"Mr. Tagesthemen", diesen Titel trägt Journalist Ulrich Wickert auch fast 20 Jahre nach seinem Ausscheiden. 15 Jahre lang prägte er mit seinem unverwechselbaren Stil die Nachrichtensendung der ARD. Bereits vorher war er eine der bekanntesten journalistischen Stimmen Deutschlands: Als Korrespondent berichtete Wickert aus Paris, New York und Washington.
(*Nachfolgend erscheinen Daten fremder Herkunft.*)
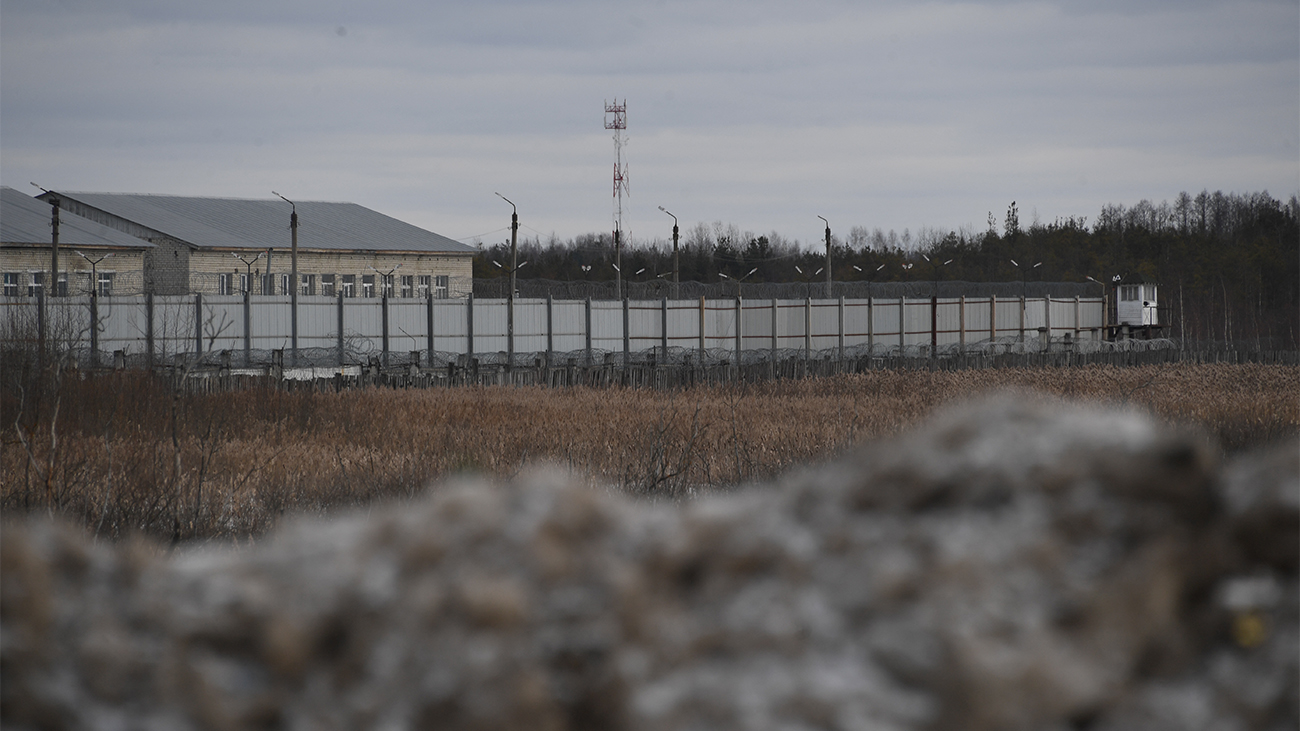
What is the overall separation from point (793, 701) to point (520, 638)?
26 centimetres

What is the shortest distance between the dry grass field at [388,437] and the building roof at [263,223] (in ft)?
107

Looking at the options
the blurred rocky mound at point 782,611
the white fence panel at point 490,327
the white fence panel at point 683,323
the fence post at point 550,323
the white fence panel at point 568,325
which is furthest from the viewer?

Tagesthemen statt Diplomatie
Geboren wurde Wickert in Tokio als Sohn eines Diplomaten, wollte erst selbst Diplomat werden. Während des Jurastudiums in den USA entschied er sich um: In den 1960er Jahren landete er durch Zufall beim Fernsehen. Heidelberg, einer Station seines Lebens, fühlt er sich noch heute verbunden.
Ich war da sehr, sehr gerne und für mich ist Heidelberg immer noch ein Stück Heimat.
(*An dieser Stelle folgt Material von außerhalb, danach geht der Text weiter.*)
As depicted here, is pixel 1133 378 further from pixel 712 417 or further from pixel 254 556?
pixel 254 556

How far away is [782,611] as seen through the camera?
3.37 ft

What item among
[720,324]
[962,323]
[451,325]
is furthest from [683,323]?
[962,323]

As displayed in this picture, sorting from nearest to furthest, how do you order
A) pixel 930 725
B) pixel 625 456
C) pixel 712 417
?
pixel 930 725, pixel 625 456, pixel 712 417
Seit nun 30 Jahren lebt Ulrich Wickert in Hamburg. Den Tagesthemen bleibt er nach wie vor treu.
Tagesthemen: "Ich wünsche eine geruhsame Nacht"
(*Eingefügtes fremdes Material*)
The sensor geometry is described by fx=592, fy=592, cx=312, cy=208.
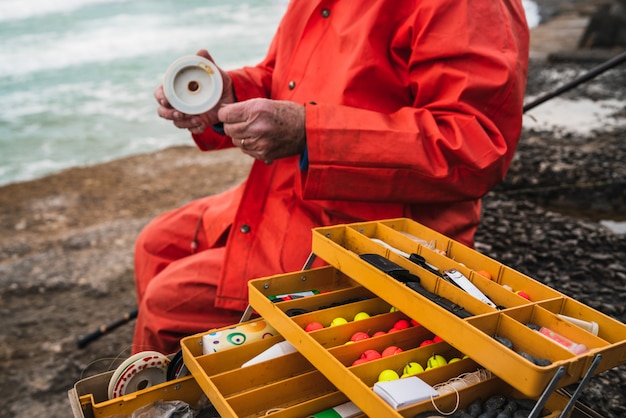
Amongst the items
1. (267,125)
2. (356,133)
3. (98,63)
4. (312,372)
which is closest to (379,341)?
(312,372)

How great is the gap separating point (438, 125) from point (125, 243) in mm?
4093

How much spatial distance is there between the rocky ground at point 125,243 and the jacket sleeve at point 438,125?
990mm

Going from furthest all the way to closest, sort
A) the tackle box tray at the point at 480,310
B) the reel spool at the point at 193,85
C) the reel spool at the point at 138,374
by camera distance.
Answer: the reel spool at the point at 193,85
the reel spool at the point at 138,374
the tackle box tray at the point at 480,310

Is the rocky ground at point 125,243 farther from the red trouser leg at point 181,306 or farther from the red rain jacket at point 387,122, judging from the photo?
the red rain jacket at point 387,122

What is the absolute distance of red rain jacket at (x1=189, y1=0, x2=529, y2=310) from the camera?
6.14 feet

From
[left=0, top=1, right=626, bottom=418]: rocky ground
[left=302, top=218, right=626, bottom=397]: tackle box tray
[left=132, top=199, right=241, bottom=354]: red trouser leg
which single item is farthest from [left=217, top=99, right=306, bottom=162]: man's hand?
[left=0, top=1, right=626, bottom=418]: rocky ground

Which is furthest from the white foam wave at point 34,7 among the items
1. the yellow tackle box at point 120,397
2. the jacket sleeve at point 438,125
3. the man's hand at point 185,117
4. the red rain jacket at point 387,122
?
the yellow tackle box at point 120,397

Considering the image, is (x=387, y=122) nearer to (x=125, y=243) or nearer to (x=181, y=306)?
(x=181, y=306)

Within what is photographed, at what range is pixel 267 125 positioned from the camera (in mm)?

Wie kam es zu dem legendären Tagesthemen-Abschiedsgruß: "Ich wünsche eine geruhsame Nacht"? Durch Zufall: Nachdem die ARD die Nachtlücke gefüllt hatte, erhielt Wickert einen Brief, in dem ein Zuschauer bedauerte, dass nun niemand dem Publikum eine gute Nacht wünsche. Das wollte Wickert ändern – tat sich mit der Formulierung "gute Nacht" nach der Nachrichtensendung aber schwer.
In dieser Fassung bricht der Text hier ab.